Di Jawa Barat ada pantangan yang disebut pamali. Pamali tarung jeung dulur. Pamali bengkah jeung dulur (pantangan berkelahi dengan saudara, pantangan merenggangkan persaudaraan). Jadi konflik adalah pantangan yang jika dilanggar dapat mengakibatkan sesuatu yang buruk. Istilah ini tergambar dalam kisah Hariang Banga dan Ciung Wanara. Keduanya putra raja di tatar sunda. Mereka berkelahi untuk memperebutkan kerajaan Galuh Pakuan. Terjadilah perang sehingga Hariang Banga terdesak ke timur dan sampai di suatu sungai Pamali (Ci Pamali). Pamali artinya pantangan/tabu dalam bahasa Sunda. Ada bentuk dari kearifan tradisional berupa pepatah silih asih, silih asah dan silih asuh (artinya saling menyayangi, saling memberi pengalaman dan pengetahuan dan saling membantu).


















BAB III
PENUTUP

Kesimpulan
Konsep Budaya Cina berkaitan erat dengan pandangan hidup orang Cina yang mengutamakan  nilai kemakmuran dan kelimpahan harta,  kedamaian dan ketenteraman,  kesehatan dan  umur panjang.          
Ada beberapa konsep yang perlu dipahami dalam budaya Cina yaitu :Chi yaitu energi yang  dapat diciptakan dan dikumpulkan sehingga memberi pengaruh baik pada nasib seseorang. Lima unsur yaitu logam, air, kayu, api dan tanah. Masing- masing unsur mempunyai siklus merusak dan siklus positif.  I-Ching atau Buku tentang Perubahan yang menekankan hubungan antara nasib manusia dan alam sebagai satu kesatuan yang senantiasa berada dalam aliran konstan yaitu perubahan. Tahun kelahiran yang disimbolkan binatang untuk menggambarkan sifat dan tahun kelahiran seseorang, yaitu shio tikus, kerbau, macan, kelinci, naga, ular, kuda, kambing, monyet, ayam, anjing dan babi.

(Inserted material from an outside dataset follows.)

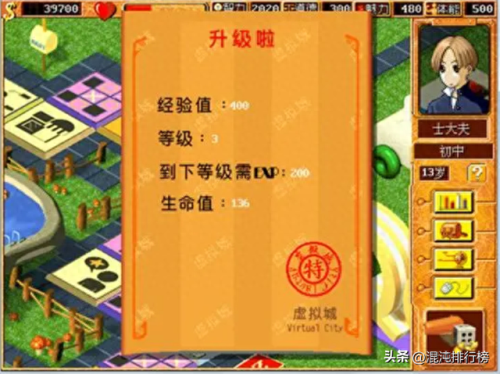 帝国3亚洲王朝(帝国3亚洲王朝教程)插图34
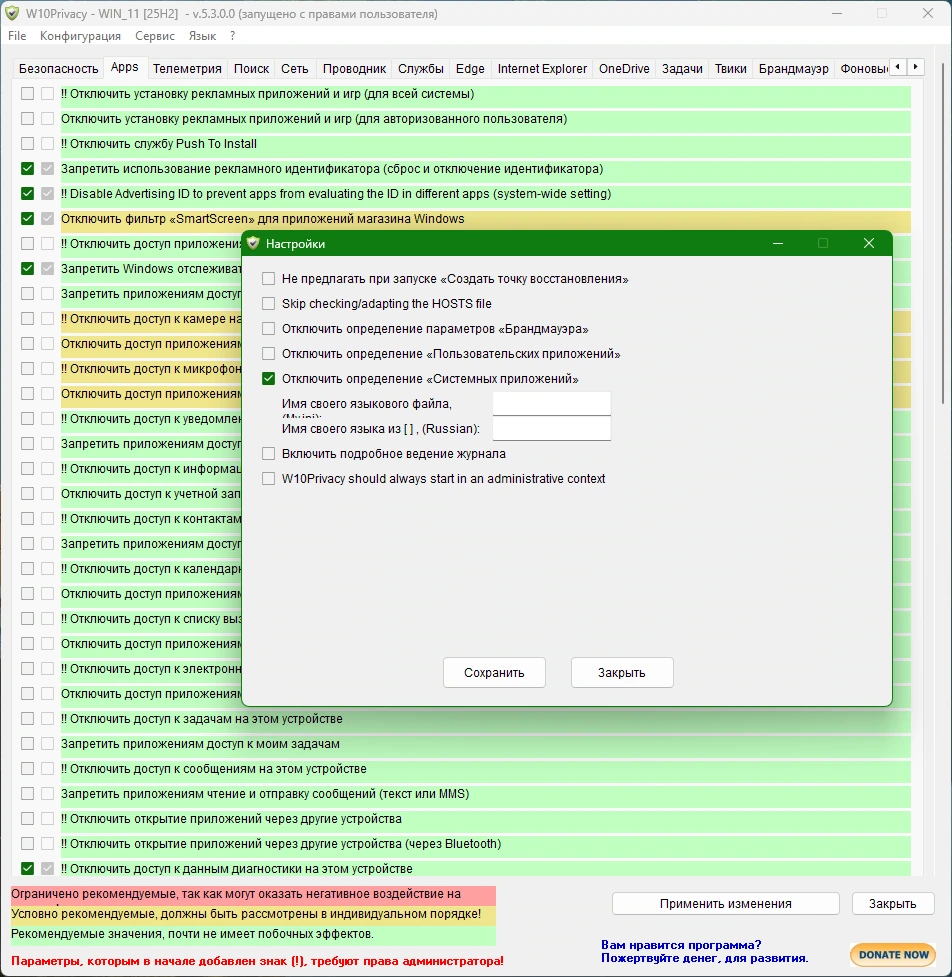 Настройка конфиденциальности Windows W10Privacy 5.3.0.0 + Portable — изображение 3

Yin-yang merupakan konsep keselarasan dan keseimbangan yang didasarkan prinsip dualisme yang saling melengkapi, saling tergantung yang bersama-sama membentuk kekuatan.  Pa kua yaitu lambang berbentuk segi delapan yang menggambarkan empat titik mata angin utama dan empat titik tambahan yang digunakan untuk melindungi diri dari pengaruh yang mengancam rumah atau lokasi. Tahayul dan Simbolisme yang berkaitan erat dengan kepercayaan akan takhayul dan lambang yang menjadi karakter orang Cina.        
Beberapa konsep budaya Jawa adalah  Religi Jawa : anismisme, dinamisme, sinkretisme dan agama Jawa, selamatan, primbon, suluk, dan wirid yang memuat ajaran sinkretisme, tata krama, petung untuk menentukan perkawinan, mengetahui watak manusia, pindah rumah atau persyaratan hajat lainnya, makanan, falsafah hidup, produk budaya (keris, rumah/wisma, wayang, pakaian, peralatan). Hal-hal yang terkait dengan religi, slametan, primbon, suluk dan wirid lebih mengarah pada sisi vertikal budaya Jawa, sedangkan tata krama adalah sisi horisontal.                                                     

 Konsep budaya Bali mencakup dharma artinya kebenaran (kebajikan) atau kewajiban dan hukum, Tri hita karana yaitu konsep keselarasan hubungan yang mendatangkan kebahagiaan. Keselarasan hubungan tersebut meliputi keselarasan hubungan manusia dengan Tuhan, sesama manusia dan alam sekitarnya.Rwa Bhineda  yaitu konsep dualistis yang mengekspresikan dua hal yang berlawanan (positif dan negatif), dan Karmaphala adalah hasil perbuatan seseorang.